As Jonah, West could not only pass for Gleason’s son, he sings in a boy soprano belt that makes every one of his songs a showstopper. (The role of Jonah will be played at some performances by Carter Thomas, already a veteran of six StageSceneLA reviews.)

11_Tim Martin Gleason and Katharine Leonard. Photo by Jim Cox_2 8_Sabrina Sloan and Chandra Lee Schwartz. Photo by Jim Cox_2
And then there’s the uniformly splendid supporting cast—Sloan, giving Becky a soulful sexy sizzle; Mammana, managing to be so handsome and geeky that we understand not only why Annie says “Yes” but also why she has to end up saying “No”; Leonard, sexy and sensational as Victoria, whose ear-piercing laugh she reinvents to side-splitting perfection; and Buonopane, the all-around good guy any Sam would want as his best friend and any Jonah as his honorary uncle. Best Actress Scenie winner Ferrer’s drole Dr. Marcia stands out even as a shadow behind a screen, while Silver and Taylor (both multiple Scenie winners) provide bang-up support as Greg and Suzy.

Completing the ensemble are some of Southern California’s most versatile triple-threats—Sachin Bhatt, Terron Brooks, Jay Donnell, Charissa Hogeland, Teya Patt, and Yuka Takara—who along with Ferrer, Leonard, Silver, and Taylor sing, dance, and act about a half-dozen roles each. Not only that, but Epps and Donovan have come up with the most eclectic ensemble I can recall seeing in a contemporary musical, multi-racial, multi-age, multi-weight, multi-cultural, and as thoroughly all-American as the folks of every variety who call our country home.

▶ Extracted data:
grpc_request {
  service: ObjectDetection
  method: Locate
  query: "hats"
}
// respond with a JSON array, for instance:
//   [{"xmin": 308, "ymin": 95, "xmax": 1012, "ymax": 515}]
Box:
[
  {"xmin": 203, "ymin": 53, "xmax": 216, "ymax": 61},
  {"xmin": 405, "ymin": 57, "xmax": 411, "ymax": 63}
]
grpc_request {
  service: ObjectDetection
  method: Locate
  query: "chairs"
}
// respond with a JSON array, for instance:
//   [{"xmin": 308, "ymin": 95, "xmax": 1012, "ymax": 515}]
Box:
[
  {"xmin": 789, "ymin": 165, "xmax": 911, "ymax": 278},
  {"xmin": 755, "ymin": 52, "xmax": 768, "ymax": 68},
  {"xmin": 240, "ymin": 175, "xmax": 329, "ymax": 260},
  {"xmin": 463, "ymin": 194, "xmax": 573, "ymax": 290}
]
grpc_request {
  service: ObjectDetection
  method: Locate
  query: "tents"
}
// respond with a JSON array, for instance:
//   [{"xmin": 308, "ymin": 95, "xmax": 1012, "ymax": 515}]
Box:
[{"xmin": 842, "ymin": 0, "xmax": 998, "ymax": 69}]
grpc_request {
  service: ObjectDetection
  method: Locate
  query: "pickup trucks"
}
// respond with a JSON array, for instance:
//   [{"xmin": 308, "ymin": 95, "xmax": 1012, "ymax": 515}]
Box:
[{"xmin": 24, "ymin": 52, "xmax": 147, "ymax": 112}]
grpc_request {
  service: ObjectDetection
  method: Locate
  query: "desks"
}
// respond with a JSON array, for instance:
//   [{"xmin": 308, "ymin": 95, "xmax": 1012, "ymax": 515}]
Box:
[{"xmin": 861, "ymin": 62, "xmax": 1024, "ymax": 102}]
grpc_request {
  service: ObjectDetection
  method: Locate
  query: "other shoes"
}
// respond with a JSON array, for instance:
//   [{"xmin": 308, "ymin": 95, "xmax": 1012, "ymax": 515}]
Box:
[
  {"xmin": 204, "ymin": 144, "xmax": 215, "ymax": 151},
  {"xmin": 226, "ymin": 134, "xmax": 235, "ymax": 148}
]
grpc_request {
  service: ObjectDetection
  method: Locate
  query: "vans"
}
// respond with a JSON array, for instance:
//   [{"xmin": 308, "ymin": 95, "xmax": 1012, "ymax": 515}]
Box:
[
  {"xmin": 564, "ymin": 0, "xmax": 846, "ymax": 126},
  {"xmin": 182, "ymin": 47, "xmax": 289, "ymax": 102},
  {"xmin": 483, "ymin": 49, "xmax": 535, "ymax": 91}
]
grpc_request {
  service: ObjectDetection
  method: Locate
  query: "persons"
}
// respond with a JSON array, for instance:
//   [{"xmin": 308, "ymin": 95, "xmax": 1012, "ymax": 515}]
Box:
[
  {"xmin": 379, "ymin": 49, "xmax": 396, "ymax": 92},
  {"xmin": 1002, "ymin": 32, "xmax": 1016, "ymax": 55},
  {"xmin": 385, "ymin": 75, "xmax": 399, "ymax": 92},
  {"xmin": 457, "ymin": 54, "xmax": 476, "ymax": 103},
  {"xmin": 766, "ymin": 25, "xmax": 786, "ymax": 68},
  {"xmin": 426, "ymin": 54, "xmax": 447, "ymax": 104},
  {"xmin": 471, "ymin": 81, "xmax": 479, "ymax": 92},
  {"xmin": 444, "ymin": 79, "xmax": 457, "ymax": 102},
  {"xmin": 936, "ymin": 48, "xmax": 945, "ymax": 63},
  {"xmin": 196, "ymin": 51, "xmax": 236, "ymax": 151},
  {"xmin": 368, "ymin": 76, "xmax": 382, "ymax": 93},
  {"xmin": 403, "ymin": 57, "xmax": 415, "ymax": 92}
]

▶ Short problem A: Set down, word for word, the passage of the musical review above from "As Jonah, West" up to and including "six StageSceneLA reviews.)".
▶ Short problem B: Resume the musical review above, carrying it on from its final sentence.

▶ Exercise output A:
As Jonah, West could not only pass for Gleason’s son, he sings in a boy soprano belt that makes every one of his songs a showstopper. (The role of Jonah will be played at some performances by Carter Thomas, already a veteran of six StageSceneLA reviews.)

▶ Exercise output B:
13_Tim Martin Gleason, Joe West and Chandra Lee Schwartz. Photo by Jim Cox_2 Musical director extraordinaire David O conducts and plays keyboard in Sleepless In Seattle’s Broadway-ready pit orchestra. Scenic designer John Iacovelli and projection/lighting designer Brian L. Gale join forces to transport us all around Seattle and Baltimore with an Empire State Building finale that is pure set, projection, and lighting design magic. Kate Bergh’s multitude of colorful costumes transport us back a nostalgic twenty years in time as do Judi Lewin’s terrific wigs, hair, and makeup designs. Carl Casella’s sound design is crisp and clear.

Additional creative kudos go to Michael Starobin (orchestrations) and Larry Blank (musical supervision). Joe Witt is production manager, Brad Enlow technical director, Kristen Hammack company manager, Lurie Horns Pfeffer production stage manager, and Nate Genung assistant stage manager.

It’s a long hard road from a regional “pre-Broadway” run to stages of The Great White Way. For every Sister Act, there’s a Mask or Dangerous Beauty or (heaven forbid) South Street that end up stuck in pre-Broadway limbo. Still, despite the odds, my guess is that with a bit of tweaking here and there, Sleepless In Seattle – The Musical stands a good chance of making that much sought-after West-to-East Coast transition. Tuneful, funny, and guaranteed to inspire more than a few tears of joy, Sleepless In Seattle – The Musical proves a bona fide crowd-pleaser. I for one can’t wait to see again.

Pasadena Playhouse, 39 South El Molino Ave., Pasadena.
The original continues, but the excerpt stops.